The Same Sport, Two Names
At its core, the confusion comes down to geography and language. The sport played by 22 players with a round ball on a rectangular pitch — the one governed by FIFA and contested at the World Cup — is known as football in most of the world. In the United States and Canada, that same sport is typically called soccer, while the word football refers to the game run by the NFL: an oval ball, heavy contact, and very limited involvement of the feet.
Outside North America, the NFL's version of the sport is called American football. The rest of the world's football is simply football. Both terms — football and soccer — describe the same game and the same rulebook.

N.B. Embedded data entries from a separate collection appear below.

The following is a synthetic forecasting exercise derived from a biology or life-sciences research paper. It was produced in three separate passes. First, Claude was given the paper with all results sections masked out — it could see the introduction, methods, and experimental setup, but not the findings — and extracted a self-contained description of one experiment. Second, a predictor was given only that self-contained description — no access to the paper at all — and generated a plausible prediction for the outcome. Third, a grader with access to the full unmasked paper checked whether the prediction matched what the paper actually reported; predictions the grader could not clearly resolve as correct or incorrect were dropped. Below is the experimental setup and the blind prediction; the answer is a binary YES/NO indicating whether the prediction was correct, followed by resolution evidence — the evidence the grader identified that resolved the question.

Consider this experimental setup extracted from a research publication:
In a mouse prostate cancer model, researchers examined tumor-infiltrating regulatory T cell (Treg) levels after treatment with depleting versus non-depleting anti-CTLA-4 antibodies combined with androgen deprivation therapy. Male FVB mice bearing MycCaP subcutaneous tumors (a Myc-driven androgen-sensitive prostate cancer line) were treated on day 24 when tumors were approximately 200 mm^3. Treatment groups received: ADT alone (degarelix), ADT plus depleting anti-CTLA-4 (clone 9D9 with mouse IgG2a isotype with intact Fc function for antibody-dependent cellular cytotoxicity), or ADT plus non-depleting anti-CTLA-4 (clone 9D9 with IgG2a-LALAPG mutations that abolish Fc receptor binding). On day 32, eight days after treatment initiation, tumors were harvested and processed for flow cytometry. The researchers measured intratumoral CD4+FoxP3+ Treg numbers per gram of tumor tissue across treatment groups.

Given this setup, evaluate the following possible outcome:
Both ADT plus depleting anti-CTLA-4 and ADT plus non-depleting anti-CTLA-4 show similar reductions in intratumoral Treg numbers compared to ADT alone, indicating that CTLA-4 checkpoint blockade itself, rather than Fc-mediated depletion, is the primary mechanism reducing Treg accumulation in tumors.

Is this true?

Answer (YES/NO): NO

There is no difference in how the sport is played.
Where the Word "Soccer" Actually Comes From
The origin of "soccer" is one of sport's more entertaining etymological footnotes — and it's entirely British.
The sport's official name, established when the English Football Association first codified the rules in 1863, was Association football. The name was chosen deliberately to distinguish it from other forms of football popular at the time, particularly rugby football — a sport also played largely with the hands, which we now simply call rugby.
In the late 19th century, British students had a habit of abbreviating and reshaping words for informal use. Association football got the same treatment. It was first recorded in shortened form as "socca" in 1889, then "socker", before settling into its modern spelling — soccer — by 1895. The word is, in other words, British slang for a British sport.
When Association football began spreading to North America, it ran into a naming problem: the word football was already taken. American football had established itself as the dominant sport under that name, so the arriving game needed something else to go by. Soccer — already in circulation — was the natural fit.
The Beautiful Game, By Any Name
In the United Kingdom today, "soccer" is rarely heard outside of specific contexts — it survives mainly in headlines and broadcasting when a British outlet is deliberately targeting an American audience. British fans are far more likely to call it football, or simply the Beautiful Game — a phrase widely attributed to Brazilian legend Pelé and popularised across generations of fans and advertisers alike.
The Portuguese equivalent, O Jogo Bonito, carries the same meaning and turns up frequently in global football culture, a nod to the outsized influence Brazil — five-time world champions — has had on how the sport is perceived and celebrated worldwide.
One Rulebook, No Matter What You Call It
Wherever you are and whatever word you use, the game itself is identical. The Laws of the Game are set and maintained by the International Football Association Board — the IFAB — a body made up of FIFA alongside the four British football associations: England (The FA), Scotland (SFA), Wales (FAW) and Northern Ireland (IFA). Those laws apply universally, from a Sunday morning park match to the World Cup final.
So whether you grew up calling it soccer or football, you were always watching — and playing — the same sport. The debate is really just a question of which side of the Atlantic shaped your vocabulary first.